▶ Il problema
Nel testo sulle vendite al dettaglio di luglio, sostituisci "istituto di statistica" con "Istat" nel brano che parte dalle parole "Associazioni di consumatori, sindacati" e si chiude dopo "con un -3%.", poi riporta il brano modificato.

▶ Sezione testo
Vendite: a luglio 'crollo' del 2,1% I Consumatori: 'Governo intervenga'

Il calo ha riguardato sia i prodotti alimentari che i non alimentari. Sindacati e consumatori chiedono interventi urgenti “Quadro preoccupante e grave per le famiglie italiane”, “vero e proprio dramma”, “sfascio del Paese”. Questo il coro di voci che si è levato ieri, quando l'Istat ha diffuso i dati sulle vendite al dettaglio per il mese di luglio.


Associazioni di consumatori, sindacati e Confesercenti hanno letto nel calo dei consumi, anche di beni alimentari, un'emergenza che richiede interventi. Urgenti e decisivi. Soprattutto con il varo delle legge finanziaria alle porte.
Secondo l'istituto di statistica, nel mese di luglio, e rispetto allo stesso periodo del 2004, le vendite al dettaglio hanno fatto registrare un calo del 2,1%. Meno 0,3%, invece, la diminuzione rispetto a giungo 2005. Il dato è negativo sia per i prodotti alimentari che per quelli non alimentari e tutte le forme di distribuzione: -2,2% per la piccola distribuzione e -2% per quella di grande superfici. In quest'ultima categoria spicca il dato degli hard-discount: -1,4%. Un dato da evidenziare, perché si tratta di uno dei più “resistenti” ai periodi di “magra”. Al Sud e Isole i cali più marcati: -4,1%. Flessione anche per il Nord-Est con un -3%.

▶ Materiale
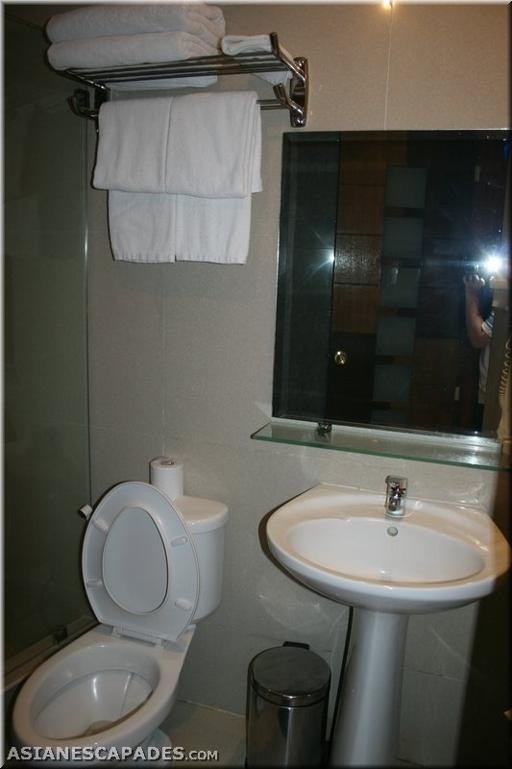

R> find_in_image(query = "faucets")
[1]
[385,476,407,515]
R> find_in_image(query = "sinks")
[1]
[266,482,511,615]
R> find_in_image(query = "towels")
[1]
[45,4,293,266]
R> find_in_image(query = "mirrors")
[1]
[272,128,512,440]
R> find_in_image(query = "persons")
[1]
[461,265,496,407]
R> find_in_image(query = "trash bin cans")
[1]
[245,640,332,769]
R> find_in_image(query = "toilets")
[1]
[12,480,229,768]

▶ Spazio per rispondere
Associazioni di consumatori, sindacati e Confesercenti hanno letto nel calo dei consumi, anche di beni alimentari, un'emergenza che richiede interventi. Urgenti e decisivi. Soprattutto con il varo delle legge finanziaria alle porte.
Secondo l'Istat, nel mese di luglio, e rispetto allo stesso periodo del 2004, le vendite al dettaglio hanno fatto registrare un calo del 2,1%. Meno 0,3%, invece, la diminuzione rispetto a giungo 2005. Il dato è negativo sia per i prodotti alimentari che per quelli non alimentari e tutte le forme di distribuzione: -2,2% per la piccola distribuzione e -2% per quella di grande superfici. In quest'ultima categoria spicca il dato degli hard-discount: -1,4%. Un dato da evidenziare, perché si tratta di uno dei più “resistenti” ai periodi di “magra”. Al Sud e Isole i cali più marcati: -4,1%. Flessione anche per il Nord-Est con un -3%.